*CONSIGNES DE L'EXERCICE:*
1) D'après le texte sur le stress en entreprise, quelle part des patients fait un stress post-traumatique à la suite d'un infarctus ?
2) Poursuivez le texte sur le stress en entreprise à partir de l'endroit où il s'arrête.

*TEXTE FOURNI:*
________________________________________

Le 17 novembre dernier, Jean-Pierre Houppe, médecin cardiologue et sophrologue, nous a fait le plaisir d’être parmi nous lors d’une pause-café organisée par l’Optimisme.pro. Quels constats faire sur le stress en entreprise en cette période de crise ? Comment le gérer ? Quels sont les liens entre stress et infarctus ? Qu’est-ce que la cohérence cardiaque ? Voici quelques éléments de réponses issus de cet échange convivial avec le docteur Houppe.
Pouvez-vous vous présenter en quelques mots ?
J’ai fait des études classiques de médecine puis je me suis orienté vers la cardiologie. J’ai beaucoup travaillé en chirurgie cardiaque où les gens sont « nus », le cœur ouvert et cela peut être très traumatisant. En voyant cet autre aspect de mon métier, plus psychologique, j’ai rencontré une autre partie de moi, plus humaine. Cela m’a pris du temps. J’ai fait une psychanalyse et me suis interrogé : « qui suis-je dans ce monde ? » Dans le travail psychanalytique, il me manquait la dimension corporelle. J’ai alors fait des études de sophrologie avec un bagage psychologique. J’ai également fait tout un travail de développement sur l’improvisation clown. Tout ceci m’a amené à envisager mon activité de cardiologie avec deux jambes : une première très scientifique car je suis un universitaire, une deuxième ouverte à tout. 30% des patients font un stress post traumatique suite à un infarctus. J’essaye alors d’avoir une vue plus holistique dans mon activité de cardiologie et depuis le 1er confinement, j’envisage de monter une consultation bien-être.
Bibliographie :
Burnout et prévention : quels constats actuels dans les entreprises ?
En l’espace de 10-12 ans, j’ai vu arriver une augmentation majeure de la souffrance et des difficultés au travail. Avec le développement de la technologie, on est dans une demande beaucoup plus importante à la fois de l’entreprise et du sujet lui-même.

________________________________________

*DONNÉES RECUEILLIES:*
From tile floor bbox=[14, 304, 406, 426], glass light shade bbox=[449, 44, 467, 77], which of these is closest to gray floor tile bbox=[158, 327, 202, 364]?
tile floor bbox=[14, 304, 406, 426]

________________________________________

*LISTE DES RÉPONSES:*
1) 30 % des patients font un stress post-traumatique à la suite d'un infarctus.

2)
Le 1er à avoir parlé du burnout est Claude Veil, un psychiatre [pionnier de la psychopathologie du travail] qui dans les années 59-60, a constaté que la souffrance au travail est due à la rencontre d’un individu avec une situation. Dans le burnout, il y a des facteurs internes et externes. Quand on a décrit le burnout en 1974, les premiers concernés n’étaient pas les salariés mais les bénévoles. Donc on se rend compte qu’il y a une question d’engagement qui est importante.
On oublie parfois le rôle de « patient expert » dans les entreprises : les salariés qui ont traversé un burnout au travail ont une expérience que les autres n’ont pas.
Le burnout peut être un mode de révélation pour autre chose, il n’a pas que des effets négatifs.
Pouvez-vous développer cette idée des effets positifs du burnout ?
Michel Delbrouck, médecin généraliste et psychanalyste, dans son livre sur le burnout, nous dit qu’il s’agit du dernier moment où un être humain qui travaille va pouvoir se poser la question du sens de sa vie. Cette situation permet de se dire que la maladie n’est peut-être pas qu’une chose négative. Il y a une question à résoudre : qu’est-ce qui m’arrive ? Qu’est-ce que je vais faire de ce qui me reste de vie ?
Intéressons-nous au mot « crise » : il signifie « danger » dans son sens latin et « opportunité » dans son sens grec. En grec, la « crise » c’est le moment ou jamais. La racine grecque du mot « catastrophe » signifie passer un cap, aller d’un endroit à un autre…Un burnout ou une maladie peut impliquer pour un individu de passer à un autre niveau psychologique énergétique pour voir les choses différemment.
Comment le stress agit-il ?
Il agit sur la santé de façon globale. Nous sommes construits avec un cerveau qui a évolué au cours du temps. Nous avons 3 cerveaux : reptilien, émotionnel et cognitif. Nous sommes persuadés que le cerveau cognitif est le plus important alors que nous sommes dominés par le cerveau reptilien. Notre cerveau est organisé pour la survie.
Le cerveau cognitif est le néocortex qui sert à sentir, bouger les mains, imaginer, penser…Il est au-dessus du cerveau émotionnel qui commande la peur, la rage, la colère ; et reptilien qui est là pour faire en sorte qu’on reste en vie.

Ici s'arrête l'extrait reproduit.